Purpose : Calpain-5 (CAPN5) is a calcium-dependent cysteine protease in the retina with pathogenic genetic variants that cause an inherited eye disease, Neovascular Inflammatory Vitreoretinopathy (NIV, OMIM# 193235). How CAPN5 missense mutations cause enzymatic hyperactivity and result in inflammation, neuronal cell death, and neovascularization is not known. We integrated protein structure- and synthetic-biology approaches to determine the structure-pathology relationship behind the CAPN5 NIV-mutants, which are scattered throughout CAPN5, suggesting that each mutant may have a different structure-pathology relationship for hyperactivity.

Methods : Protein structures of the CAPN5 NIV-mutant were determined by X-ray crystallography. The structure dynamics of each CAPN5 variant was calculated by Normal mode analysis (NMA) and Perturbation Response Scanning (PRS) in silico. By combining the empirical and the computational information, de novo CAPN5 mutants, which were expected to share a similar structure-pathology relationship to hyperactive CAPN5 NIV-mutants, were designed. The enzymatic activity levels of these synthetic CAPN5 mutants were validated in cells by a CAPN5 activity assay.

Results : The X-ray crystallographic structures of two CAPN5 NIV-mutants (p.G267S and p.R289W) showed nearly identical conformations as the wild-type structure. Since X-ray structures provide only a snapshot of many possible conformations, we performed in silico structure dynamics calculations to better sample the impact of the NIV-mutants. NMA calculations found the NIV-mutants localized to structural hotspots on flexible loops in the CAPN5 protein. PRS calculation profiling suggested each NIV-mutation had a different structural effect leading to a hyperactivity. We generated and tested a series of de novo CAPN5 mutants predicted to either increase or decrease enzymatic activity based on their structural perturbations. Most synthetic mutants showed enzymatic activity that met their design expectations.

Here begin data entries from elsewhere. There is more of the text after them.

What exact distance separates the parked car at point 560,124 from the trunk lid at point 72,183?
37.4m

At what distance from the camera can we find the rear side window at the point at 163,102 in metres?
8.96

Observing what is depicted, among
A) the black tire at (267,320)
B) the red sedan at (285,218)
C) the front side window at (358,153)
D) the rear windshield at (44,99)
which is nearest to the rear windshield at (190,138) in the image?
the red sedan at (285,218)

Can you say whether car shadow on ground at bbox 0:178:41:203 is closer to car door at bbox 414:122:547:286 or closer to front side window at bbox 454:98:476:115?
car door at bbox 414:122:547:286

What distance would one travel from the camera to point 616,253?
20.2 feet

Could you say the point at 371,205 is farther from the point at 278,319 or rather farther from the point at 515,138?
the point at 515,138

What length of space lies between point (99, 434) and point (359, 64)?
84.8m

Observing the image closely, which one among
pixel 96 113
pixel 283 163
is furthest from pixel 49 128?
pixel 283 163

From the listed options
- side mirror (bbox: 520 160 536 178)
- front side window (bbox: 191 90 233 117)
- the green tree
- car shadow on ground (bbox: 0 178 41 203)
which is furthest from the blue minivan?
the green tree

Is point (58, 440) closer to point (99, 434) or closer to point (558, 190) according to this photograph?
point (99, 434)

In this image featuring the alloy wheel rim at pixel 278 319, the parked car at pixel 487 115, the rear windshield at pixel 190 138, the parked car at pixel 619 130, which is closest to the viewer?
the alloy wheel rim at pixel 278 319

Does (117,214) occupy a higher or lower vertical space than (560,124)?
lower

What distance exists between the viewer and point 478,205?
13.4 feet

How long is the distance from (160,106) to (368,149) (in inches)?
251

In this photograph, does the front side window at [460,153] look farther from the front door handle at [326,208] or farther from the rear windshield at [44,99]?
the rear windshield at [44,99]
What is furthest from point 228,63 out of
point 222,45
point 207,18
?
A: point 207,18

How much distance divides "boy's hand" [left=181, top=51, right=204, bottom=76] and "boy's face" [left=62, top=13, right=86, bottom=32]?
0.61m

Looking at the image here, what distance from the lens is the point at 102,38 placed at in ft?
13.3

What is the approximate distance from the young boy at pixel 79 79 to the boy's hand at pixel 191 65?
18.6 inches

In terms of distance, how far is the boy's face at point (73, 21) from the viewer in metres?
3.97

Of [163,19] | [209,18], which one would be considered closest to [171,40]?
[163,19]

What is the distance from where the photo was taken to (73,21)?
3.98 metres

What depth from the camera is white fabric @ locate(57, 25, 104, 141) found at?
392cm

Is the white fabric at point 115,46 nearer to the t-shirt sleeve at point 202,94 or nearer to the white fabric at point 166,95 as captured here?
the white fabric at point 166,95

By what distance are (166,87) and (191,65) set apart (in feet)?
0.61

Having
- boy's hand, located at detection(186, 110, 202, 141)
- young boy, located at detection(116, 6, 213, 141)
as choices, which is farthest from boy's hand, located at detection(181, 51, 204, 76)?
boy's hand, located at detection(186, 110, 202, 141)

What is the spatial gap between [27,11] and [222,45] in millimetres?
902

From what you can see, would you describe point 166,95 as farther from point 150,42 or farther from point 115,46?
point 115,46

Conclusions : Each NIV mutation has a unique biophysical effect on the CAPN5 structure dynamics leading to hyperactivity. Mutations within a protein’s flexible loops may represent an evolutionary mechanism to tune enzymatic activity without altering the native protein folding and structure.

This abstract was presented at the 2024 ARVO Annual Meeting, held in Seattle, WA, May 5-9, 2024.